Task item A »
In the court opinion on service of process, translate this sentence into Spanish: "If a plaintiff shows good cause for a failure to timely effect service of process, then Rule 4(m) mandates an extension of time for service."
Task item B »
Answer these questions from the court opinion on service of process:
(i) Under Rule 4(i)(2), whom was the plaintiff required to serve?
(ii) How many additional days did Magistrate Judge Lee give the plaintiff to serve the United States?
(iii) What does the opinion, citing Habib, say may show good cause for failure of service?
Task item C »
Continue the court opinion on service of process from its last sentence.

Text segment »

######

Although the Court certainly understands the reasons for plaintiff's counsel's error, the Court nonetheless finds that the plain language of Rule 4 demonstrates that plaintiff failed to properly serve process on defendant. Rule 4(i)(2) required plaintiff to serve both Johnson and the United States, yet plaintiff served only the former within the ninety-day period provided by Rule 4(m). Furthermore, it is undisputed that plaintiff failed to serve the United States—by serving both the U.S. Attorney General and the U.S. Attorney for the Eastern District of Tennessee—within the additional thirty days Magistrate Judge Lee afforded him. Thus, unless the Court finds reason to extend the period for accomplishing service of process, see infra Sections II.B-C, plaintiff has failed to effect proper service and the Court lacks "jurisdiction to adjudicate the rights of the parties." O.J. Distrib., 340 F.3d at 353. Moreover, there is no basis under Rule 4—or any other federal rule or statute of which the Court is aware—for the Court to "deem [d]efendant properly served with process" on the ground that plaintiff's failure to comply with Rule 4 is somewhat understandable [Doc. 9 p. 3]. Instead, the proper question is whether plaintiff has shown that he merits a second, retroactive extension of time for service.

B. Good Cause for Plaintiff's Failure to Serve Process

Second, the Court considers whether plaintiff has shown good cause for his failure to properly effect service of process under Rules 4(i) and (m). As explained further below, the Court finds that plaintiff has not shown good cause for this failure.

If a plaintiff shows good cause for a failure to timely effect service of process, then Rule 4(m) mandates an extension of time for service. Nafziger v. McDermott Int'l, Inc., 467 F.3d 514, 521 (6th Cir. 2006) ("Establishing good cause is the responsibility of the party opposing the motion to dismiss . . . and 'necessitates a demonstration of why service was not made within the time constraints.'" (quoting Habib v. Gen. Motors Corp., 15 F.3d 72, 73 (6th Cir. 1994))); accord Winston v. Bechtel Jacobs Co., No. 3:13-cv-192, 2015 WL 1192704, at *2 (E.D. Tenn. Mar. 16, 2015). To carry this burden, the plaintiff must offer an explanation equivalent to "at least as much as would be required to show excusable neglect," though "simple inadvertence or mistake of counsel or ignorance of the rules usually does not suffice." Moncrief v. Stone, 961 F.2d 595, 597 (6th Cir. 1992) (quoting Winters v. Teledyne Movible Offshore, Inc., 776 F.2d 1304, 1305 (5th Cir. 1985)). For example, a plaintiff's incapacitation for medical reasons may show good cause for failure of service, see Habib, 15 F.3d at 75, but family or substance abuse issues affecting only her attorney generally will not, see Nafziger, 467 F.3d at 521. "Actual notice and lack of prejudice to the defendant are likewise insufficient to establish good cause." Slenzka v. Landstar Ranger, Inc., 204 F.R.D. 322, 324 (E.D. Mich. 2001).

######

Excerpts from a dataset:
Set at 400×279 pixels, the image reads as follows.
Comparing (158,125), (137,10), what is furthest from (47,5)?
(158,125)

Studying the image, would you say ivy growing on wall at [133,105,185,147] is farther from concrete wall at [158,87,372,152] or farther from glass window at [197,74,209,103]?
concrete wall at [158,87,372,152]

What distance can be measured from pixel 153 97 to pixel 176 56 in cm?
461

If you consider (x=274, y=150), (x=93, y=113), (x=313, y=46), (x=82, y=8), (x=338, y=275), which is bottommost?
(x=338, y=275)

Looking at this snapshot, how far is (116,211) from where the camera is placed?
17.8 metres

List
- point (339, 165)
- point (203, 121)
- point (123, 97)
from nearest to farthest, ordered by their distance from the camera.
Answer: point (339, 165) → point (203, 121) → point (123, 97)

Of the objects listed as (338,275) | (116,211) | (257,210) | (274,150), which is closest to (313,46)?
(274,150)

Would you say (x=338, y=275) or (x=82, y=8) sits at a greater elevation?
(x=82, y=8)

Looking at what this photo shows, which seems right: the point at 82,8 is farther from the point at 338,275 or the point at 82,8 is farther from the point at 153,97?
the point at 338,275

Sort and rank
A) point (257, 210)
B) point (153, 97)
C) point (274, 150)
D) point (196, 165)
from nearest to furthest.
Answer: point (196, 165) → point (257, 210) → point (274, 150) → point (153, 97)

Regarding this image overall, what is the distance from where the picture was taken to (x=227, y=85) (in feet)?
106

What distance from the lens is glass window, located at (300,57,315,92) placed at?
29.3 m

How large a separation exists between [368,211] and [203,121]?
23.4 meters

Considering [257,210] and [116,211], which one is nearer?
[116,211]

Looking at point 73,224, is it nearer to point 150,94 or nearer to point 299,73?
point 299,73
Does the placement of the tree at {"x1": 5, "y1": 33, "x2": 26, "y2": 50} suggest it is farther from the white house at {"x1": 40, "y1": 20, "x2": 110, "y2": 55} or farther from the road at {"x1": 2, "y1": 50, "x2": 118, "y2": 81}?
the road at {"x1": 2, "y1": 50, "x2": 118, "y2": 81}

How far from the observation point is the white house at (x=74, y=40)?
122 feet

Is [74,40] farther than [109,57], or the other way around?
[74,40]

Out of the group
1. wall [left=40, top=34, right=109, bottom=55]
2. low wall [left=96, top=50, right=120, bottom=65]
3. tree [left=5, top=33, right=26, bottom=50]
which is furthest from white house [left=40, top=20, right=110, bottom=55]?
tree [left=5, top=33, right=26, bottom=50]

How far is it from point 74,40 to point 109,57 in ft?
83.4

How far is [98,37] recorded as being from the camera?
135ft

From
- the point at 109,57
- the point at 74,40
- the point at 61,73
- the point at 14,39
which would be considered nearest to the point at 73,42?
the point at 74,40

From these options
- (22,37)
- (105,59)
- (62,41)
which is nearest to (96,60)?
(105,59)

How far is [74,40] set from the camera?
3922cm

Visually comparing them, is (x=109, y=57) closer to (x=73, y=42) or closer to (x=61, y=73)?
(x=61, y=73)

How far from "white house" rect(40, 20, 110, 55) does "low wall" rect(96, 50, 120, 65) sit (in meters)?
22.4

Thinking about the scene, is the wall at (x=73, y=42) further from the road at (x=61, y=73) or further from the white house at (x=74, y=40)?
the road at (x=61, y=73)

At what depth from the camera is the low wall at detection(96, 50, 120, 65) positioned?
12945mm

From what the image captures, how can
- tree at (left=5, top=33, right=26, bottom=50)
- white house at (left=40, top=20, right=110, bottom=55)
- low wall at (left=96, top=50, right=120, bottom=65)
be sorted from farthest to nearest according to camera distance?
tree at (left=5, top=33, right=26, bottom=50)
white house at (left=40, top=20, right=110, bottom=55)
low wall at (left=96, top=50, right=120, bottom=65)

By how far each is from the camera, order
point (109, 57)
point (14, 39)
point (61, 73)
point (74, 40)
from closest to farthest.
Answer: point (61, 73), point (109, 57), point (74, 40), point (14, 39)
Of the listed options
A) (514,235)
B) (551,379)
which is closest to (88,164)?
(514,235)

######

Written response A »
Si un demandante demuestra causa justificada por no haber efectuado oportunamente la notificación del emplazamiento, la Regla 4(m) exige una prórroga del plazo para la notificación.

Written response B »
(i) Both Johnson and the United States.
(ii) Thirty days.
(iii) A plaintiff's incapacitation for medical reasons.

Written response C »
Here, while not explicitly conceding a lack of good cause to timely effect service of process, plaintiff largely focuses his arguments on the Court's discretion to permit late service absent such a showing. See infra Section II.C. Nevertheless, the Court construes plaintiff's explanation as to why his counsel initially failed to comply with Rule 4(i), described above, as at least a partial argument for the existence of good cause.

Defendant responds by citing multiple district court decisions to show that good cause is lacking in this case. See Campbell v. McMinn Cty., No. 1:10-cv-278, 2011 WL 5921431, at *3 (E.D. Tenn. Nov. 28, 2011) (finding a lack of good cause where the failure to effect service was due to counsel's "inadvertence, mistake, or ignorance of the rules"); Johnson v. Wal-Mart Stores E., LP, No. 3:11-cv-469, 2012 WL 5418371, at *2 (E.D. Tenn. Nov. 5, 2012) (dismissing an action where the plaintiff failed to serve the defendant for over a year, gave no explanation for this failure, and never requested an extension of time, despite the defendant's actual knowledge of the action); Mused v. U.S. Dep't of Agric. Food & Nutrition Serv., 169 F.R.D. 28, 32 (W.D.N.Y. 1996) (rejecting the plaintiff's argument that good cause existed "because his counsel followed the same procedures he normally follows in [similar] cases brought in [that] District," as "there is no provision in the Federal Rules of Civil Procedure or any other statute . . . providing for such a procedure"). Defendant also relies on Stewart, where the Sixth Circuit affirmed a dismissal for failure to timely effect service on TVA in an employment discrimination lawsuit, even though the parties were involved "in a related administrative proceeding for more than seventy days after [the plaintiff] filed the complaint." 2000 WL 1785749, at *1.

In its response to plaintiff's Rule 7.1(d) supplemental brief, defendant also cites to Fisher v. Merryman, 32 F. App'x 721, 723 (6th Cir. 2002) (noting, in passing, that the plaintiff failed to show good cause because "any error by her counsel is no excuse"), and Winston, 2015 WL 1192704, at *3 (finding a lack of good cause where the plaintiff's counsel failed, without explanation, to serve process for over fourteen months).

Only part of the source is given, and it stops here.